Si mi amigo Manolo, desbordante de ideas,  sufre con resignación este anonimato lacerante ¿qué debió de sentir entonces el autor del Lazarillo de Tormes cuando vio estampada su obra sin su nombre? Se considera a don Juan Manuel, el autor de El conde Lucanor (1335), el primer escritor con conciencia propia de su labor creativa. Prueba de ello es el enorme celo con que mandó guardar sus obras en el monasterio de San Pablo de Peñafiel, en Valladolid, para evitar la labor distorsionadora de los copistas. Antes de él, los escritores concebían su quehacer como una contribución más al saber y, mucho se extrañarían si supieran que su nombre iría unido por siempre al de sus obras. Pero la legítima vanidad del que crea se impuso pronto a ese altruismo intelectual que caracterizó a la literatura del medievo. Y sólo el peligro inquisitorial pudo sacrificar el orgullo del creador. Algunos, sin embargo, no pudieron resistirse a burlar la inquina del olvido y pusieron su fe en las mentes avezadas que pudieran en el futuro destapar su identidad y ganar con ello la eternidad.  Tal es el caso de Fernando de Rojas, que ocultó su nombre tras los versos acrósticos del prólogo a La Celestina (siempre la censura tuvo tanto de intransigencia como de cortedad intelectual). El autor del Quijote apócrifo, editado en Tarragona, debió de sentirse, en cambio, muy mermado ante la gigantesca figura de Cervantes y ocultó su nombre tras ese misterioso y también falso Alonso Fernández de Avellaneda, del que, a estas alturas, poco sabemos todavía. Existen, en cambio, maravillosos anonimatos, como los que conforman nuestros cantares de gesta y el increíble milagro del Romancero.
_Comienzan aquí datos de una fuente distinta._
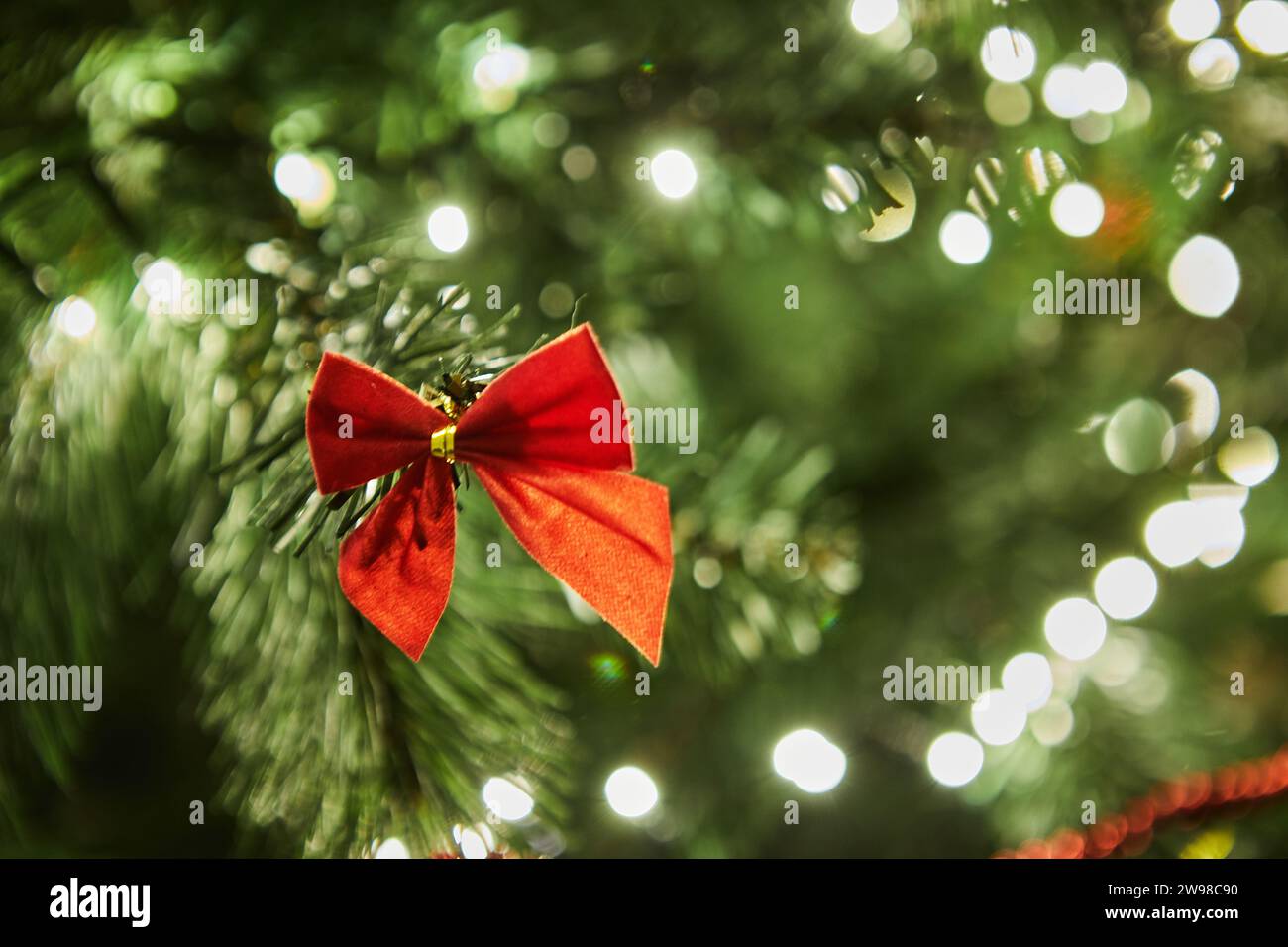 Nahaufnahme eines wunderschön dekorierten Weihnachtsbaums mit bunten Ornamenten, glitzernden Girlanden und leuchtenden Lichtern, die eine festliche und magica schaffen Stockfoto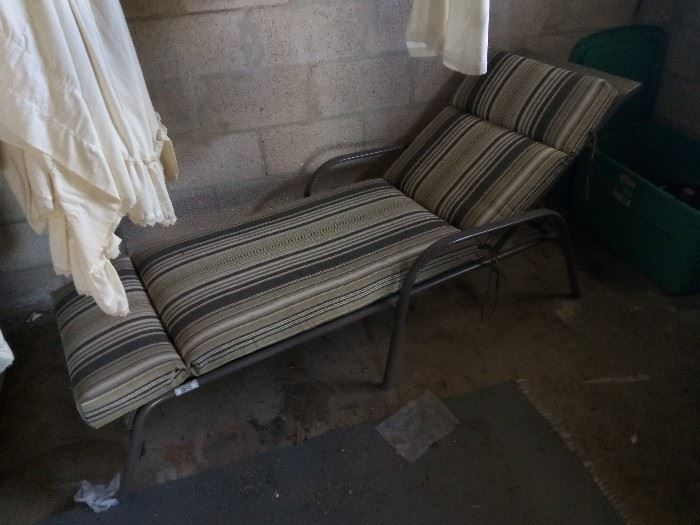Patio chair with cushion at sat Beach estate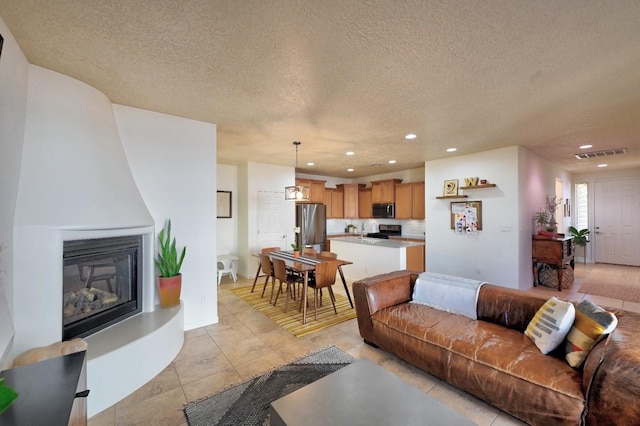 139 Rancho Viejo Blvd, Santa Fe, NM 87508 - living room featuring a textured ceiling, recessed lighting, a large fireplace, and light tile patterned floors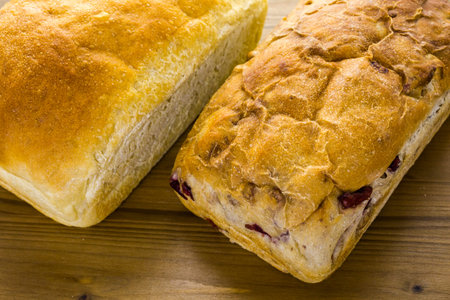 Freshly baked sourdough breads on wood cutting board.の写真素材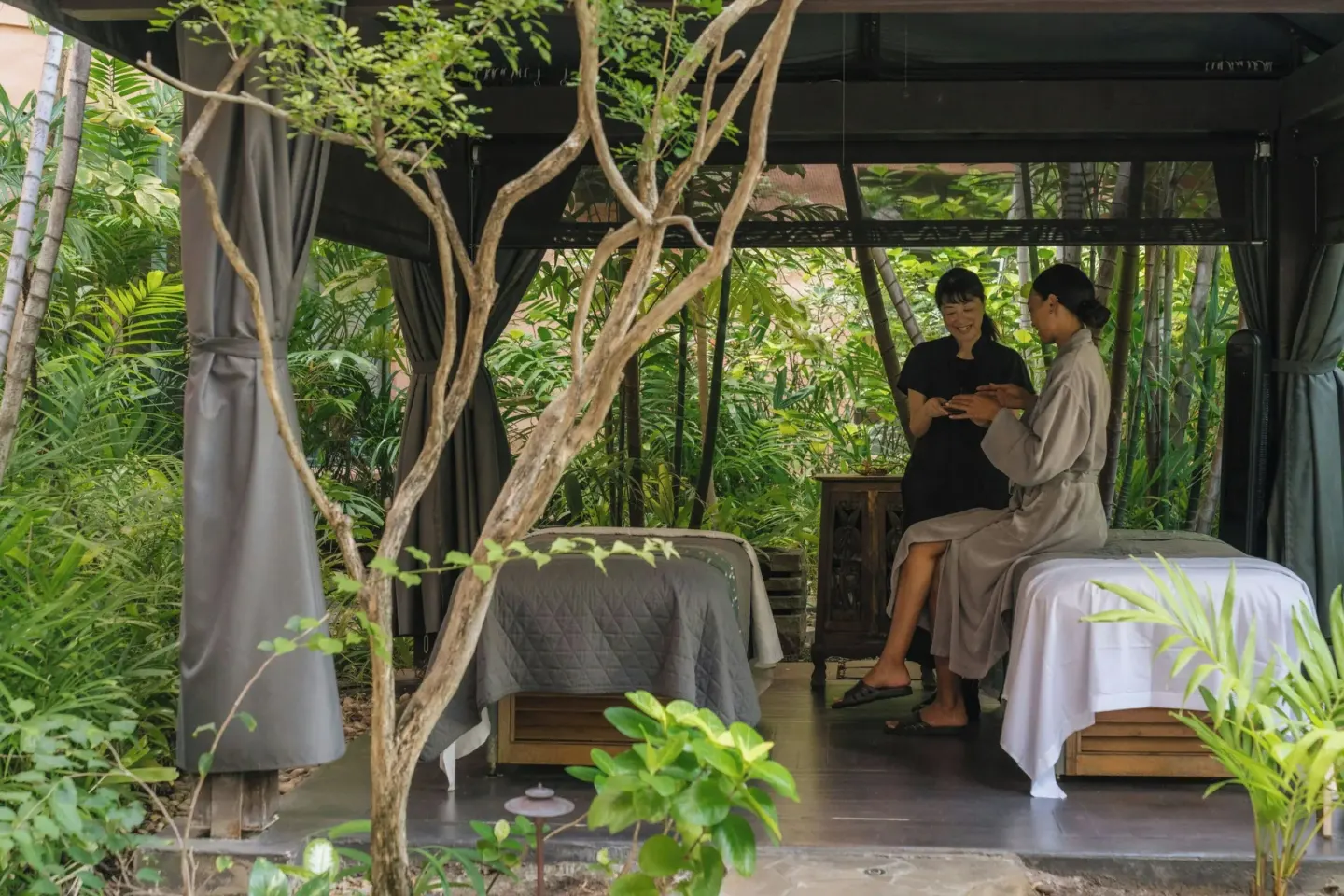 Spa guest and attendant seated in a garden treatment cabana at The Royal Hawaiian, Waikiki.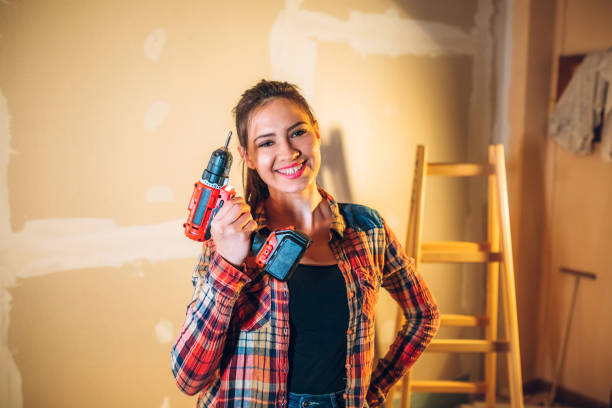 Young woman with drill Young beautiful caucasian woman renovating house with drill. holding drill stock pictures, royalty-free photos & images
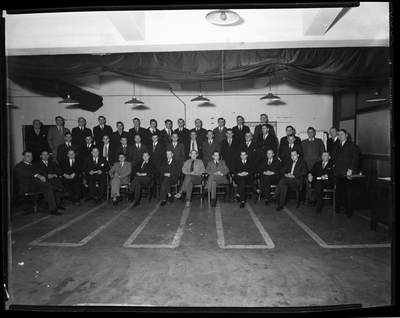 Group portrait of men in meeting room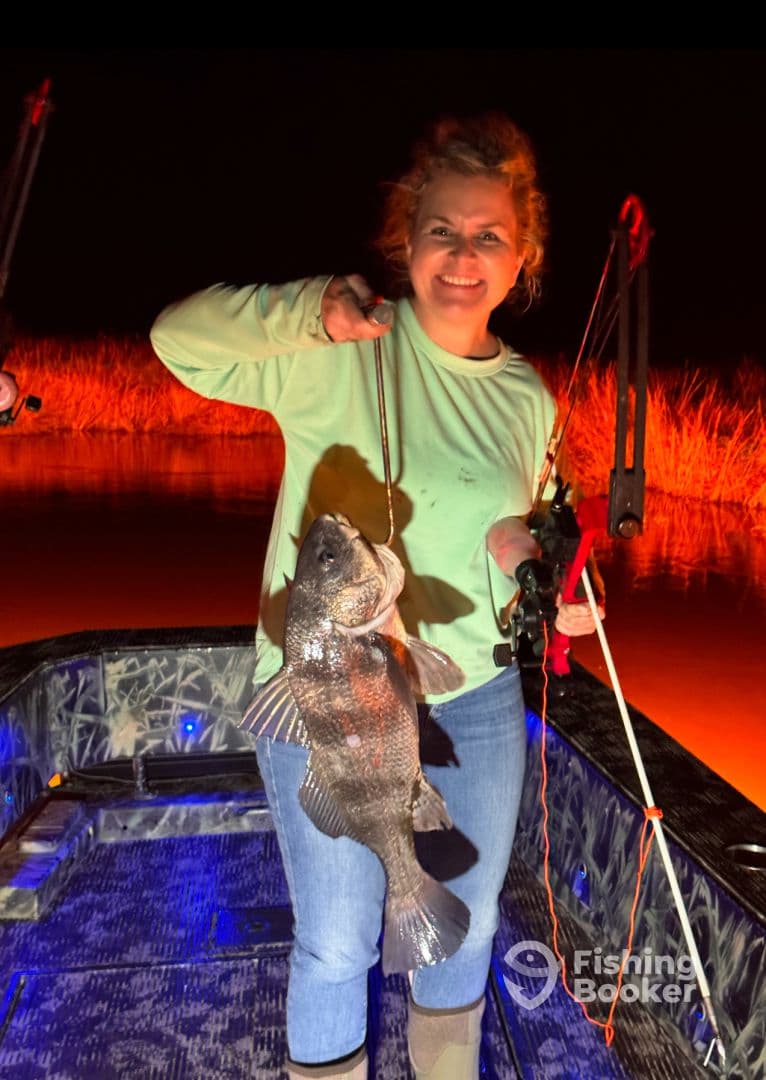Angler proudly displaying a large Black Drum caught at night while fishing from a boat.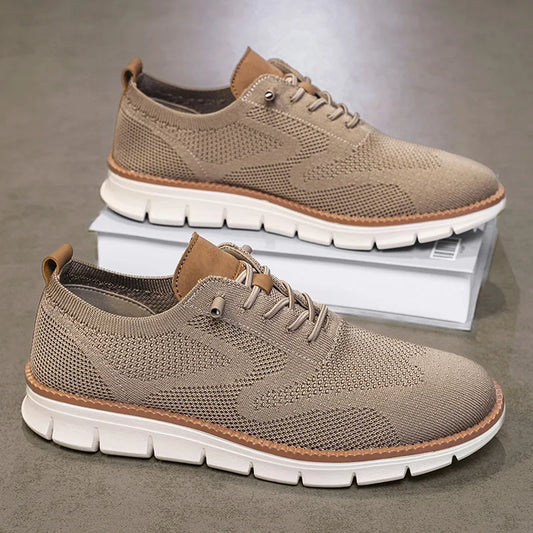 Pair of brown casual shoes with white soles on a gray background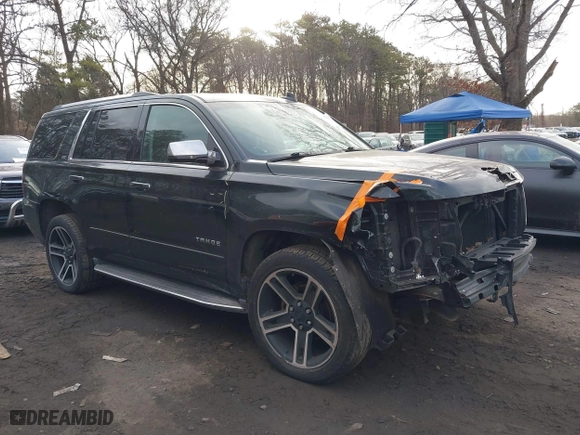 2016 Chevrolet Tahoe LTZ with VIN 1GNSKCKC1GR297871, listed as a IAAI auction lot 41442380 with 91,354 mi miles. Bid and sale history available at carsss.com. Image 13.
Aquel “autor-legión” que acuñara Menéndez Pidal es la expresión más hermosa del anonimato porque nos incluye a todos en el patrimonio común de los versos transmitidos y conservados de generación en generación.  A otros, en cambio, perseguidores de la lisonja y el aplauso público, bien les hubiera valido dejar sus obras anónimas, o mejor aún, no haberlas publicado nunca, más que por ellos, por los sufridos lectores que los soportaron.

Hoy he ido a la librería a comprar una versión revisada del Lazarillo de Tormes, a quien los editores todavía no se atreven a colocarle el nombre de Diego Hurtado de Mendoza, como defiende la investigadora Mercedes Agulló. Al pagar con mi tarjeta de crédito, la dependienta me ofrece el resguardo de la compra. Los números “encriptados” de mi tarjeta se esconden hoy tras un asterisco. Yo sonrío. Mi amigo Manolo ha tenido hoy un buen día.